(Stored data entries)
BEGIN

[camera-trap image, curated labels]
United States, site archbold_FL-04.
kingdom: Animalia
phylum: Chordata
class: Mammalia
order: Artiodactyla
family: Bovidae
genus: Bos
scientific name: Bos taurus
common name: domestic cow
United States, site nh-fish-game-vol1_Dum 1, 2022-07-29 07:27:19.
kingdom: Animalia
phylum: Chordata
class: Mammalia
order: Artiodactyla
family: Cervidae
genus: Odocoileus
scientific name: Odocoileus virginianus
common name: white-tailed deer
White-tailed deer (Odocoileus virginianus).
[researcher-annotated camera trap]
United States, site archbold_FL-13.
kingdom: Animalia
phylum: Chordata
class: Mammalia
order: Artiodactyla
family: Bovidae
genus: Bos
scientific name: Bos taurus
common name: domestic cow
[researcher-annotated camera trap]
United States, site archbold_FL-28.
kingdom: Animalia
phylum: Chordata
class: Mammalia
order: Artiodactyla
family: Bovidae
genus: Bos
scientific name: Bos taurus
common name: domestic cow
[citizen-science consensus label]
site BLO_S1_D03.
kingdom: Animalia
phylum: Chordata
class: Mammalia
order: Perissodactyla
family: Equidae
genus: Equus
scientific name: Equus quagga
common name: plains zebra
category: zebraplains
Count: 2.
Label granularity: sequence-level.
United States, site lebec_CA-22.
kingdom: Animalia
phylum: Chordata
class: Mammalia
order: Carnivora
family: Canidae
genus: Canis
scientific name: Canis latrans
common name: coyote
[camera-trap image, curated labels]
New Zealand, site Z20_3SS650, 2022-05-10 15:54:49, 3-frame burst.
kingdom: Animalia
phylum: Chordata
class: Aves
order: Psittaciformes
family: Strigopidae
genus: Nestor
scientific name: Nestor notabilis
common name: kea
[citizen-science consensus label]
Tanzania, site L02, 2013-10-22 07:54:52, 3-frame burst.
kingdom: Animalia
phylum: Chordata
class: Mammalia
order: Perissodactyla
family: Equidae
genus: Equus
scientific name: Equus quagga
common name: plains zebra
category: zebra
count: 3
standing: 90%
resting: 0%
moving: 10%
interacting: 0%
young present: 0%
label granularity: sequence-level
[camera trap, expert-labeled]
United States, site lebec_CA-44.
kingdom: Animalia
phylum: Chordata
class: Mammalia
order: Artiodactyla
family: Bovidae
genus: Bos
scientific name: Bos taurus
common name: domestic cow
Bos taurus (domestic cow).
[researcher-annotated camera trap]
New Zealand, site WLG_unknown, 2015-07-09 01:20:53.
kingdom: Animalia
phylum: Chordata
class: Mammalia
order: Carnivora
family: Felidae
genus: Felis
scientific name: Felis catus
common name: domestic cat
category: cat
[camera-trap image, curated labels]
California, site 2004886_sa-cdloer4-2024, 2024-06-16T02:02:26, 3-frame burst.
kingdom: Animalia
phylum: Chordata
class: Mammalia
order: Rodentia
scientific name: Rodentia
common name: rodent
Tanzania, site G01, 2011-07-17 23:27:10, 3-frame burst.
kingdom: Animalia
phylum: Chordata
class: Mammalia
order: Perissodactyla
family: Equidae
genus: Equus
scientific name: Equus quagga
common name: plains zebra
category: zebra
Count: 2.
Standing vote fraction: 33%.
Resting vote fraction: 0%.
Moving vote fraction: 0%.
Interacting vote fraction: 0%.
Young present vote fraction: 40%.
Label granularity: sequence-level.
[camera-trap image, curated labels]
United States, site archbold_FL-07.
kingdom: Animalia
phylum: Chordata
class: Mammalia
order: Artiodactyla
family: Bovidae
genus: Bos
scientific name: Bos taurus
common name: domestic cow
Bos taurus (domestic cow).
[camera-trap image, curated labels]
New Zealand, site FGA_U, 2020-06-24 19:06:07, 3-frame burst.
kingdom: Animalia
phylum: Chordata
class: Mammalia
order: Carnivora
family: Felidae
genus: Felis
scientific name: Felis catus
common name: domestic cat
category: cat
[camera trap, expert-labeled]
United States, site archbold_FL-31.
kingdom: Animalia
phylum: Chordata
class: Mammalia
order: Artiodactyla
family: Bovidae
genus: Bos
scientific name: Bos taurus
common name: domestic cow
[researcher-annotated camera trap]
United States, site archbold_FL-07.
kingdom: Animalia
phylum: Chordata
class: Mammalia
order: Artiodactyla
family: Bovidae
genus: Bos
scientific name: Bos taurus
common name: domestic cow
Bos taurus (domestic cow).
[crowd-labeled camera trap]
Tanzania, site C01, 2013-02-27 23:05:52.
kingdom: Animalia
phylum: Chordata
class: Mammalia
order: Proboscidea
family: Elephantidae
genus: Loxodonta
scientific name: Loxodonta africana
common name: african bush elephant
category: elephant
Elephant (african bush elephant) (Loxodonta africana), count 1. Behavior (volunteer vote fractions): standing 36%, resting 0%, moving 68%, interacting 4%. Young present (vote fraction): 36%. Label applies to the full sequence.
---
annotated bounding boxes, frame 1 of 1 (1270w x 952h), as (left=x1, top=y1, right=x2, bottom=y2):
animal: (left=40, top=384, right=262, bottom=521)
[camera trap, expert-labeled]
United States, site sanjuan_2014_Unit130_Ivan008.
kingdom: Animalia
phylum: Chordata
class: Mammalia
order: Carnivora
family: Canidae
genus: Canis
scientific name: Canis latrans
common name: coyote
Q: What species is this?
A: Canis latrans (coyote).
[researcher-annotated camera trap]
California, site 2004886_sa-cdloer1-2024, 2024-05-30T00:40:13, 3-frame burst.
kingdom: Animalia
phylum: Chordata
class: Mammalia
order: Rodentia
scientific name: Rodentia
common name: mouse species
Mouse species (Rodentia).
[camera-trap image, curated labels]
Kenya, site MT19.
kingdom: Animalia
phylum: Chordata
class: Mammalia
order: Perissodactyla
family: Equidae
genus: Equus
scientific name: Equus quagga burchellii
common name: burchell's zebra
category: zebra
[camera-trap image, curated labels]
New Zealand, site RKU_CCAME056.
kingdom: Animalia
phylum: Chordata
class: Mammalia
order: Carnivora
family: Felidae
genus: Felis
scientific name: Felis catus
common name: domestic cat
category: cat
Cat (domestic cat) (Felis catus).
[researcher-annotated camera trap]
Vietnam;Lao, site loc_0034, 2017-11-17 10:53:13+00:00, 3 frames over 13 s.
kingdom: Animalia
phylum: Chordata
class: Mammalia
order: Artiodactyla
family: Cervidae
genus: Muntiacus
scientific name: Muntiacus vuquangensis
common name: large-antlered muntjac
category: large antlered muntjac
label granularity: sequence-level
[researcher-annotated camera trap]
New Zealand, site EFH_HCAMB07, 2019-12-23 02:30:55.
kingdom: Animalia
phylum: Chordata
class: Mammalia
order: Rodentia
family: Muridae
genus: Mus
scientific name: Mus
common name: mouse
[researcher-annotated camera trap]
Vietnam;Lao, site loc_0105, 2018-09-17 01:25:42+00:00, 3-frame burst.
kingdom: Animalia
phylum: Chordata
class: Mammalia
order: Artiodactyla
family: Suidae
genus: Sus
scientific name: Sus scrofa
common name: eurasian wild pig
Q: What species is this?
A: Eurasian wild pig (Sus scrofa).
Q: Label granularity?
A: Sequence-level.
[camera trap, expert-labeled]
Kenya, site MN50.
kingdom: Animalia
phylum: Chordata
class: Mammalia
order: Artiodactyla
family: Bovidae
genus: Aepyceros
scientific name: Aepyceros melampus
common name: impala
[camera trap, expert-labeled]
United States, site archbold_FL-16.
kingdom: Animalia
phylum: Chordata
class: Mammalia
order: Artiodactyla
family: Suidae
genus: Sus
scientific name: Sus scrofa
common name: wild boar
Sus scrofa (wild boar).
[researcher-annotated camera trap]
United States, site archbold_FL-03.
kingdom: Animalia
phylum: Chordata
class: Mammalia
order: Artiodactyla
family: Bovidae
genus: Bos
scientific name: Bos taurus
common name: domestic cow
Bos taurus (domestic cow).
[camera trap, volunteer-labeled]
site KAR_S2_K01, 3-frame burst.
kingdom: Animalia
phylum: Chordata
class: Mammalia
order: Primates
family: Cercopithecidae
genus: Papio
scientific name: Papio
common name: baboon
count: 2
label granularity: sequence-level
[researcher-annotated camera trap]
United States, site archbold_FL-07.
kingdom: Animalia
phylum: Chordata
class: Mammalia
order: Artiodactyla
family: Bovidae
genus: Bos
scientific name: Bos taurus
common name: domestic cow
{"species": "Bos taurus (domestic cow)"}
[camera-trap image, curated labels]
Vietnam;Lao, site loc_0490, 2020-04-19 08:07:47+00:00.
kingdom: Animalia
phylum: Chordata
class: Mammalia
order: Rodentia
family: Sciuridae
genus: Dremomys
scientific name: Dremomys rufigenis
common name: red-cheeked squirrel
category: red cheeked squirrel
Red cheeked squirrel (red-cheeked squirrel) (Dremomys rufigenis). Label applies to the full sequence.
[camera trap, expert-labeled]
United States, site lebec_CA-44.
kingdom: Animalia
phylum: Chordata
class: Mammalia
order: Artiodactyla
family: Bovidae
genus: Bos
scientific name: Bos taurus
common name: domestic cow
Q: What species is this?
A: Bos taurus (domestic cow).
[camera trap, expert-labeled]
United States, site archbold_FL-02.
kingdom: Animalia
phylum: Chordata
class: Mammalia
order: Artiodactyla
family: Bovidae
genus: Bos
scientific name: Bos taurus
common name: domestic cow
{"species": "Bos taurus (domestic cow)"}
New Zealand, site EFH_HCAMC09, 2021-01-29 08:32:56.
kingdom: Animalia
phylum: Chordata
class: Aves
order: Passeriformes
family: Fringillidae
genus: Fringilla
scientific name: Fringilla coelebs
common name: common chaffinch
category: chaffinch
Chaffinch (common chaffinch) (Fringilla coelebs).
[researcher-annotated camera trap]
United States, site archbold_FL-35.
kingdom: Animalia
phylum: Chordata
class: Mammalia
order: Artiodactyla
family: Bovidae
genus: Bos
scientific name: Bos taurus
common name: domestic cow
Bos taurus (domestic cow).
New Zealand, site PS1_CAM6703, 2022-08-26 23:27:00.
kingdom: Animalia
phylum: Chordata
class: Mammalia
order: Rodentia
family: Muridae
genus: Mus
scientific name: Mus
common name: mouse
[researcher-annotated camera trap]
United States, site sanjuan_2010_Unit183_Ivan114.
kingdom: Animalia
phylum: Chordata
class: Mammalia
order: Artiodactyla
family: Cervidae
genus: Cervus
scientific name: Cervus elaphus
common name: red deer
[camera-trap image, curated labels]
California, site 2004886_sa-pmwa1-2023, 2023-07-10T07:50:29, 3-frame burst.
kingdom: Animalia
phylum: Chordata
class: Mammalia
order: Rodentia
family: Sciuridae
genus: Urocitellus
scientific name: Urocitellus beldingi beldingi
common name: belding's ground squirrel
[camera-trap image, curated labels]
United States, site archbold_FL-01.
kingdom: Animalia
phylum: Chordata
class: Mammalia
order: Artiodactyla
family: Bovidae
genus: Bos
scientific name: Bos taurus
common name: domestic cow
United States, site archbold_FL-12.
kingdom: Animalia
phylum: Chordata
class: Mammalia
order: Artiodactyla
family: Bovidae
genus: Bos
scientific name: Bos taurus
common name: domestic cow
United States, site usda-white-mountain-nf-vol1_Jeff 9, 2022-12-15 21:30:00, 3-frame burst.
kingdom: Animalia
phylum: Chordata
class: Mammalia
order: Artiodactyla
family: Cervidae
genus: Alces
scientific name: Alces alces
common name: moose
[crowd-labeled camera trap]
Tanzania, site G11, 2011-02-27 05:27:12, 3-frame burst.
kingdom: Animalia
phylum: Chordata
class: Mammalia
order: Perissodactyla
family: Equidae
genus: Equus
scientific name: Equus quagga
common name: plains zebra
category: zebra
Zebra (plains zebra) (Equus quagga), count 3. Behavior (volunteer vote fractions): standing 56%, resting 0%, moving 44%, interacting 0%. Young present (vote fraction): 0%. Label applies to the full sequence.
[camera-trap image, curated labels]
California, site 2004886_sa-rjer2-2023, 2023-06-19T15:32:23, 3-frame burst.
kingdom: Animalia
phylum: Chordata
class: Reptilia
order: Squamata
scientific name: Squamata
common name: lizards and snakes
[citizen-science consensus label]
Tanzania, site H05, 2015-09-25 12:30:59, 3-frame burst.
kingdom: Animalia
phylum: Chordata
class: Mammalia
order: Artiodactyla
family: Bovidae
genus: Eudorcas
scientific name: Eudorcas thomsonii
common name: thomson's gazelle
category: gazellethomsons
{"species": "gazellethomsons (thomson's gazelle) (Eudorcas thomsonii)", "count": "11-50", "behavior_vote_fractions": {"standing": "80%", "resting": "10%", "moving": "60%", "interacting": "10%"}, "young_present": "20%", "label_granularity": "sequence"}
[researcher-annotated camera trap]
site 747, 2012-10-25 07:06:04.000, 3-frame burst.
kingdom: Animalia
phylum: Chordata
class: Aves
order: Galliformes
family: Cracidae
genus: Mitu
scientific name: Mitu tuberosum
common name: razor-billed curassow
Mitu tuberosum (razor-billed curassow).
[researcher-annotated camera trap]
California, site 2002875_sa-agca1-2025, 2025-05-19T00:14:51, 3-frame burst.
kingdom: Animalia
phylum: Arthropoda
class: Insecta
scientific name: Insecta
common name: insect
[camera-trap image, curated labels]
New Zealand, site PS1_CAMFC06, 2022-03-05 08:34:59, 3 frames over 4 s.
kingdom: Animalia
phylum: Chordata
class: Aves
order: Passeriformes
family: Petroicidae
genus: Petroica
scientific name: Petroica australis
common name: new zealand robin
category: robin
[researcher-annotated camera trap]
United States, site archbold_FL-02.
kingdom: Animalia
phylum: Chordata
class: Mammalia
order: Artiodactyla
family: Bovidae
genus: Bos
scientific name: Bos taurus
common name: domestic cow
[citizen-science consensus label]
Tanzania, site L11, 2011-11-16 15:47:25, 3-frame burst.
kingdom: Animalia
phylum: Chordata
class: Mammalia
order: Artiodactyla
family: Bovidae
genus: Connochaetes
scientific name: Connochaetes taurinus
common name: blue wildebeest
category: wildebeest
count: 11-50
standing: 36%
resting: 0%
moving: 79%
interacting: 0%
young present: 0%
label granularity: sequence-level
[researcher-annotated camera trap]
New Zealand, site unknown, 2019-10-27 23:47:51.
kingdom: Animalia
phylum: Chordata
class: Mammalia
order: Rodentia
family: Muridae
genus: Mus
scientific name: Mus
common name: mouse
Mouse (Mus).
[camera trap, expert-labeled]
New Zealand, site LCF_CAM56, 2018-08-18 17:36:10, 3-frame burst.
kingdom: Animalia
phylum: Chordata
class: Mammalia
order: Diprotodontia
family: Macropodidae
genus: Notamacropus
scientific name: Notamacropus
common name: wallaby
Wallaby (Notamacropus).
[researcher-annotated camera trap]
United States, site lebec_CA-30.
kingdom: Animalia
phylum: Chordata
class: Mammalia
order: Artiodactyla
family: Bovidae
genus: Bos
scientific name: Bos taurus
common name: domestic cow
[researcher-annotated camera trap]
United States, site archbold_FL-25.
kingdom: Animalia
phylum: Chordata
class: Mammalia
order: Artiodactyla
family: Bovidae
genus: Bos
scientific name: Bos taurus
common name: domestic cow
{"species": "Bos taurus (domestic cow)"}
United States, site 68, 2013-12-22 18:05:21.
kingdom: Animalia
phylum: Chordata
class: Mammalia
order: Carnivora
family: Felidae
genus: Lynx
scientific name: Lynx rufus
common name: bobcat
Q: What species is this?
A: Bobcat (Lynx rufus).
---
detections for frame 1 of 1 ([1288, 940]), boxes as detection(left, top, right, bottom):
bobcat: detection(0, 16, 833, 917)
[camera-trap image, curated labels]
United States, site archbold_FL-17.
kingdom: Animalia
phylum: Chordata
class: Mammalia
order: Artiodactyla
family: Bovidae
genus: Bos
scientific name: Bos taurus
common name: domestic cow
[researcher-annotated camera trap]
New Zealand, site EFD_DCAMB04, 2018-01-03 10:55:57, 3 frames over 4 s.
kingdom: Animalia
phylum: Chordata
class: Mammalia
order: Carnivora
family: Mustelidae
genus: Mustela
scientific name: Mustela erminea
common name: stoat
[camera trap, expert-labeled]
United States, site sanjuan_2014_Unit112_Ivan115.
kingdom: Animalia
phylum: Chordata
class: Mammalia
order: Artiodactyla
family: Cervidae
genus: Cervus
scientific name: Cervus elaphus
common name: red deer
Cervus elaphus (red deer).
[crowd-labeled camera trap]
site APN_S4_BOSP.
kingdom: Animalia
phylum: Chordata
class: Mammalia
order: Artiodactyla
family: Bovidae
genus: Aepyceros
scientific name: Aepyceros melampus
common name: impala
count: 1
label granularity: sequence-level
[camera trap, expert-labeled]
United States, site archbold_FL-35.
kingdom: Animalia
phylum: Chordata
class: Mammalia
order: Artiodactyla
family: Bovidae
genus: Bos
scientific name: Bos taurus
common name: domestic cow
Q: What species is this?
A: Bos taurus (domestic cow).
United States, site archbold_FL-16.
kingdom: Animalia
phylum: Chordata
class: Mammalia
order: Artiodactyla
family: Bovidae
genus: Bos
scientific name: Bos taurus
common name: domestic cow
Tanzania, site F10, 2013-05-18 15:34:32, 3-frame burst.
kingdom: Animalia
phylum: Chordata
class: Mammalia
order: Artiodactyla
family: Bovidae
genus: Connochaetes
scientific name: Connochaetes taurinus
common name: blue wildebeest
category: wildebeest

END

__WHAT TO DO__:
Reproduce each line of the entries in which the word "Vietnam" is found.

__RESULT__:
Vietnam;Lao, site loc_0034, 2017-11-17 10:53:13+00:00, 3 frames over 13 s.
Vietnam;Lao, site loc_0105, 2018-09-17 01:25:42+00:00, 3-frame burst.
Vietnam;Lao, site loc_0490, 2020-04-19 08:07:47+00:00.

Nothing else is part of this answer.